I've backed off nearly daily entries from 1917 here, now that we no longer have the Punitive Expedition to follow, and returned more of the traditional pace and focus of the blog, but there are exceptions and today is one.
On this day, in 1917, John J. Pershing, recently promoted to Major General, was informed by Secretary of War Newton Baker that he was to lead the American expeditionary force in France.
This now seems all rather anticlimactic, as if the appointment of Pershing was inevitable, and perhaps it was, but he was not the only possible choice and his selection involved some drama, to some extent. Pershing was then 56 years old, an age that would have put him in the upper age bracket for a senior office during World War Two, but not at this time in the context of World War One. Indeed, his rise to Major General had been somewhat unusual in its history and course, as he had earlier been advanced over more senior officers in an era when that was rare, and it is often noted that his marriage to Helen Warren, the daughter of powerful Wyoming Senator Francis E. Warren, certainly did not hurt his career. Often regarded as having reached the pinnacle of his Army career due to "leading" the Army during the Punitive Expedition, he was in fact technically second in command during that event as the commander of the department he was in was Frederick Funston.

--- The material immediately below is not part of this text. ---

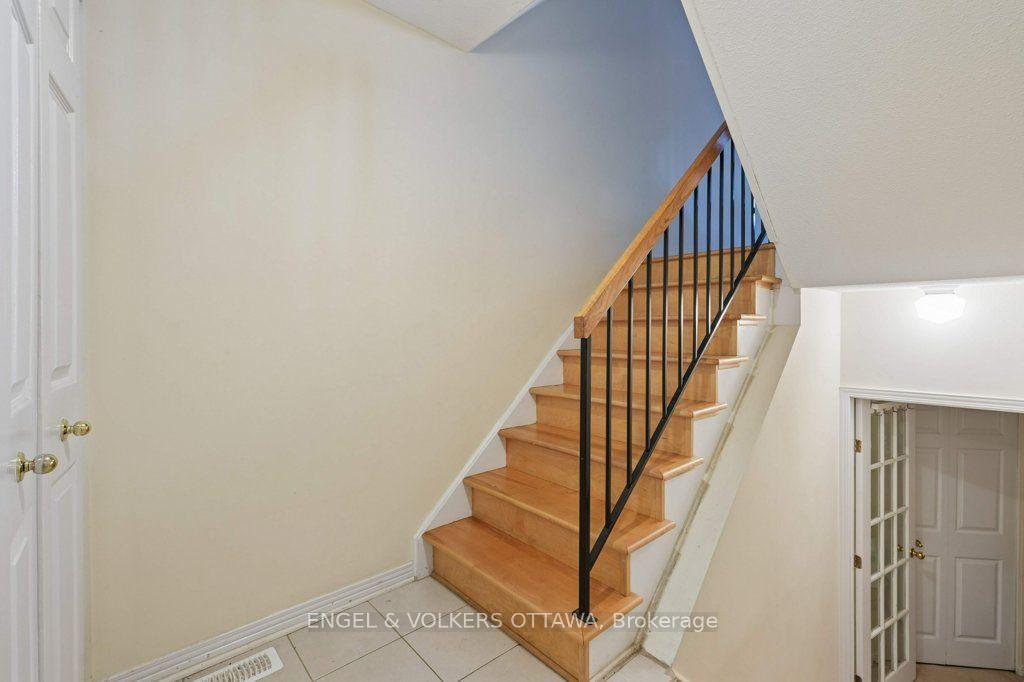Photo 6 of Unit 4, 535 Hilson Avenue, Ottawa, Westboro/Hampton Park — HOMEH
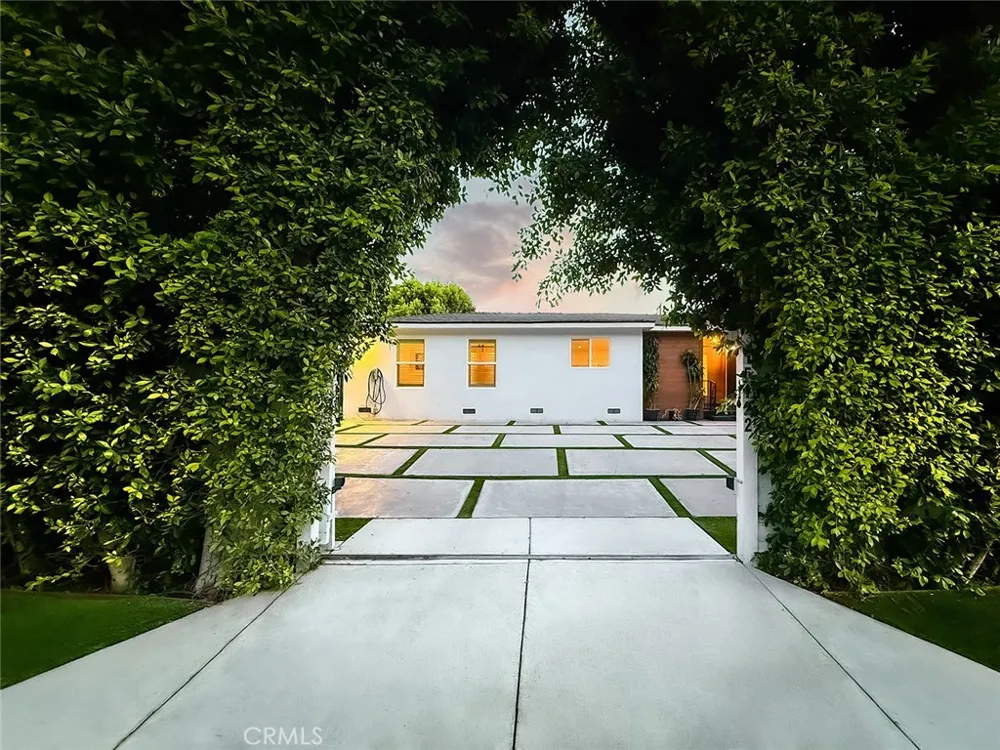 15722 Magnolia Encino, CA 91436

Funston is already familiar to readers here as we covered his death back in February. Not really in the best of health in his later years, but still a good five years younger than Pershing, Funston died suddenly only shortly after the Punitive Expedition concluded leaving Pershing his logical successor and the only Army officer then in the public eye to that extent. Indeed, as the United States was progressing towards entering the war it was Funston, a hero of the Spanish American War, who was being considered by the Wilson Administration as the likely leader of a US contingent to Europe. His sudden death meant that his junior, Pershing, took pride of place.
But not without some rivals. Principal among them was Gen. Leonard Wood, a hero of the later stages of the Indian Wars and the Spanish American War who was a protégée of Theodore Roosevelt. Almost the exact same age as Pershing, Wood was backed by Republicans in Congress for the position of commander of the AEF. Not too surprisingly, however, given his close association with Roosevelt, he was not offered the command. Indeed, it was this same week when it became plain that Roosevelt was also not to receive a combat command in the Army, or any role in the Army, for the Great War, to his immense disappointment.
Pershing went on, of course, to command the AEF and to even rise in rank to the second highest, behind only George Washington, rank in the U.S. Army. That alone shows that he was an enormous hero in his era. He lived through World War Two and in fact was frequently visited by generals of that war, many of them having a close military association with him from World War One. His personality dramatically impacted the Army during the Great War, so much so that it was sometimes commented upon to the effect that American troops were all carbon copies of Pershing. Still highly regarded by most (although some have questioned in recent years his view of his black troops) he is far from the household name he once was for the simple reason that World War Two has overshadowed everything associated with World War One.